Je finirai par l’évocation de deux contes ou fables, de facture plus moderne, mais dont le fonds peut nous aider à trouver une solution mythocritique, à cet ensemble qui semble désordonné.
36. Complainte du jardin (Nhoum, Jean-Pierre, Léa)
Je voudrais être tranquille et élégant, mais chaque jour les trois mêmes me dérangent.
L’arbre se plaint d’être taillé comme ses voisins, d’être taillé par les humains. Il rêve de sortir de terre et de courir et de grimper… comme l’écureuil qui, sur lui, cherche constamment sa nourriture.
L’écureuil, lui, voudrait pouvoir changer de couleur, comme l’arbre qui se déshabille et se rhabille chaque année, mais surtout comme l’amanite, sous eux, qui arbore une belle tunique rouge sang à pois blanc comme neige.
L’amanite, elle, regarde l’écureuil et l’arbre, et regrette comme eux de ne pas pouvoir sentir les frimas du ciel, de ne pas poindre si haut à chatouiller le ciel, et voir et entendre et sentir les couleurs, les chansons et les parfums du vent et de l’eau !
Je ne peux leur dire qu’ils ont chacun une chance pourtant, qu’ils forment ensemble une ronde, et qu’ils font tous trois partie de moi.
Trois êtres vivants sont ici nommés, appartenant à trois règnes différents : flore, fonge et faune.

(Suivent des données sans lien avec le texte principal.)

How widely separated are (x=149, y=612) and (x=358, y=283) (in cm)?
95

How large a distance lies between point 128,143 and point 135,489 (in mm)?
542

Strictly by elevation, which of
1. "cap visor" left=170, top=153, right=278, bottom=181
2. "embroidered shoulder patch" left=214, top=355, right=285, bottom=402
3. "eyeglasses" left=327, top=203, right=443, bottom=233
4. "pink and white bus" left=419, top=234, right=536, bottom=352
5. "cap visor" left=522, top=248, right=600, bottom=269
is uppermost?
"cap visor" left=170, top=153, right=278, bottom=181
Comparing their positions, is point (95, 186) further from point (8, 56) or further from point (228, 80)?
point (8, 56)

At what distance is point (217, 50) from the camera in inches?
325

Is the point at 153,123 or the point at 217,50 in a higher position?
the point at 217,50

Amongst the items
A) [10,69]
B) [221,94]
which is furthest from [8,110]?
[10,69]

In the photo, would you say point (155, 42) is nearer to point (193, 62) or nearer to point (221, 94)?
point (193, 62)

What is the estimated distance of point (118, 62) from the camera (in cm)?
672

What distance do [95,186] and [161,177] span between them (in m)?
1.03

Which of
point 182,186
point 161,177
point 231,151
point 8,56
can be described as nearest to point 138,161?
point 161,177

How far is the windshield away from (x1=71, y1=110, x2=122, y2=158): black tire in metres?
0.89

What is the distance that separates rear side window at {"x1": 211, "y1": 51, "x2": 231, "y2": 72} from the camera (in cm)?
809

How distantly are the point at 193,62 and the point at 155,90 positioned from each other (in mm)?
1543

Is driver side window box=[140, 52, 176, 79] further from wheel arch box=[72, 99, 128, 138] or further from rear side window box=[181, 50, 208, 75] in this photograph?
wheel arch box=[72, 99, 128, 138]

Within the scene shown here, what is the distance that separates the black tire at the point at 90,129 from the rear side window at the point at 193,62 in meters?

Leurs qualités sont sous-entendues : l’arbre et le champignon ne peuvent bouger, l’écureuil ne s’en prive pas ; l’écureuil regrette de ne pouvoir changer de couleur ; le champignon de ne pas atteindre les cieux.
Ainsi peut-on interpréter ces complaintes de manière symbolique : le mouvement implique le passage (la transition d’un état à l’autre, la métamorphose, signe de pouvoir : l’arbre est taillé parce qu’il est passif) ; le changement de couleur le passage des saisons et donc l’immortalité : l’écureuil voit chaque année le végétal et le champignon renaître de leurs cendres, il pense qu’ils lui survivent) ; le champignon indique le monde du bas et, par contraste, celui du haut, du ciel, qui portent à la joie des sens.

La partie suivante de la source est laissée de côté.